Task to complete ▸ Write out, word for word, only the lines from the one containing "How far is point" through the final line of the data.

Collected data entries:
++++++++++

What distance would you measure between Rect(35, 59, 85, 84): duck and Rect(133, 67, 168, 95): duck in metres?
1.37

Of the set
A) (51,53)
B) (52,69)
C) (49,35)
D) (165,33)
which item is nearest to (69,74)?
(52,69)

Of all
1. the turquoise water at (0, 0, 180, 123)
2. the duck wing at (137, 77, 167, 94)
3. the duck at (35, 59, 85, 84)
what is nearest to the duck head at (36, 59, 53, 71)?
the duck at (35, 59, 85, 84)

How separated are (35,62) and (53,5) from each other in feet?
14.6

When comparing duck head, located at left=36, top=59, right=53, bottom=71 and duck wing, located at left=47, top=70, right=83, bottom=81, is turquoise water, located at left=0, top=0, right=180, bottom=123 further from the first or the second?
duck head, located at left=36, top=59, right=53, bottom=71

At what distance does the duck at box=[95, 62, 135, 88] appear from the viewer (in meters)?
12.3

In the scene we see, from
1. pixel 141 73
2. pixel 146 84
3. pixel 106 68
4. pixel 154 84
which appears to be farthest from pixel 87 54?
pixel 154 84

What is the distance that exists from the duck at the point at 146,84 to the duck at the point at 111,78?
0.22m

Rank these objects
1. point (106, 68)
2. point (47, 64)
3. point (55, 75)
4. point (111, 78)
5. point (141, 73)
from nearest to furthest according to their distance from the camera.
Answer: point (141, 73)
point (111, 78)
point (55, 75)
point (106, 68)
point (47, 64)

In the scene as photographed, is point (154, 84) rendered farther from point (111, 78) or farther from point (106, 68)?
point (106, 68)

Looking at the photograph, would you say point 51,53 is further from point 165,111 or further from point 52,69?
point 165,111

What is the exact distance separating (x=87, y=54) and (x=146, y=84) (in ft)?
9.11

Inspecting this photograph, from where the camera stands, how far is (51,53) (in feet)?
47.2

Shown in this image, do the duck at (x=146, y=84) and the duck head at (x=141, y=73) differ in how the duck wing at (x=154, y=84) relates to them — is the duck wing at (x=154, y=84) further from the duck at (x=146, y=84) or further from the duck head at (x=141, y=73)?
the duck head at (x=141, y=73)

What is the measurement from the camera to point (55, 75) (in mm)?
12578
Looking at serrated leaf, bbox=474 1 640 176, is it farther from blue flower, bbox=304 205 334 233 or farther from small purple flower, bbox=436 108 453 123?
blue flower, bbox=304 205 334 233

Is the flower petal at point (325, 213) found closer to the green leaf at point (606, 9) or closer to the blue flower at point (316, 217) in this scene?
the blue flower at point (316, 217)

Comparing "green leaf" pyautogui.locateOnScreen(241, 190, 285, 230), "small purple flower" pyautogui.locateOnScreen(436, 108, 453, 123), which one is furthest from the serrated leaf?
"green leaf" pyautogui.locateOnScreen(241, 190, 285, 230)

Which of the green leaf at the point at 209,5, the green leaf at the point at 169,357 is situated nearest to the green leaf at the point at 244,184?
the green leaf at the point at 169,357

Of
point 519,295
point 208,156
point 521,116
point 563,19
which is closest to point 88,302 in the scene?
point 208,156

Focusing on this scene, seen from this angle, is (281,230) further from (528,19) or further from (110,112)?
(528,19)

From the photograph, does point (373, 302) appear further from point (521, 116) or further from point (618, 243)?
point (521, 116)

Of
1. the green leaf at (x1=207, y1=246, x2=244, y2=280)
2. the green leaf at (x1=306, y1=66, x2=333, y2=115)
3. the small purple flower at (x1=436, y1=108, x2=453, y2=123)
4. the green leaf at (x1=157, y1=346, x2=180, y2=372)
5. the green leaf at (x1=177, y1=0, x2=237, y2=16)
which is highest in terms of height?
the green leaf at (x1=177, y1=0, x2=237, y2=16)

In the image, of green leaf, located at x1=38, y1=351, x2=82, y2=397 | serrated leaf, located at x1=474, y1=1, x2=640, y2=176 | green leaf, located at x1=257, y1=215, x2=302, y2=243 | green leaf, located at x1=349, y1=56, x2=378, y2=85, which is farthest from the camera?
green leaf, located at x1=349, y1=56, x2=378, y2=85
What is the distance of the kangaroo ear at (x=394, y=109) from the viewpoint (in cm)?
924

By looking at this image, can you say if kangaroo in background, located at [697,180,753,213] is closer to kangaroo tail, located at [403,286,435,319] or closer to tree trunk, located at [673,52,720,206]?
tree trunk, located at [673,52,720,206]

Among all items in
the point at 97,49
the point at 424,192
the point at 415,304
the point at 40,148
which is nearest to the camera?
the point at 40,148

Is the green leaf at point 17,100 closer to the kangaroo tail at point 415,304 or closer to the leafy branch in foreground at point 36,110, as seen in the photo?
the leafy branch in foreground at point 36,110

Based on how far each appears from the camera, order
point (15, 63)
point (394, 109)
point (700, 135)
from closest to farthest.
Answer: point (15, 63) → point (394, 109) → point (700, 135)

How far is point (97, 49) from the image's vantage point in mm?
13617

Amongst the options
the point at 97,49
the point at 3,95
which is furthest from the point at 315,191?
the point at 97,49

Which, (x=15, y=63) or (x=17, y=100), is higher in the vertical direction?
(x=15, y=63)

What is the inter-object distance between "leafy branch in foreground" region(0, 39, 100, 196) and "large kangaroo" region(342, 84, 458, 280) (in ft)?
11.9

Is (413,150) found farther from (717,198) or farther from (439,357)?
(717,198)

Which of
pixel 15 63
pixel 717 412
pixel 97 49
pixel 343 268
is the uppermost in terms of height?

++++++++++

Result for this task ▸
How far is point (97, 49) from the image's vantage point in mm?
13617

Amongst the options
the point at 97,49
the point at 3,95
which is furthest from the point at 315,191?
the point at 97,49

Which, (x=15, y=63) or (x=17, y=100), is higher in the vertical direction?
(x=15, y=63)

What is the inter-object distance between "leafy branch in foreground" region(0, 39, 100, 196) and "large kangaroo" region(342, 84, 458, 280) (in ft)?
11.9

Is (413,150) found farther from (717,198) or farther from (439,357)?
(717,198)

Which of
pixel 15 63
pixel 717 412
pixel 97 49
pixel 343 268
is the uppermost in terms of height?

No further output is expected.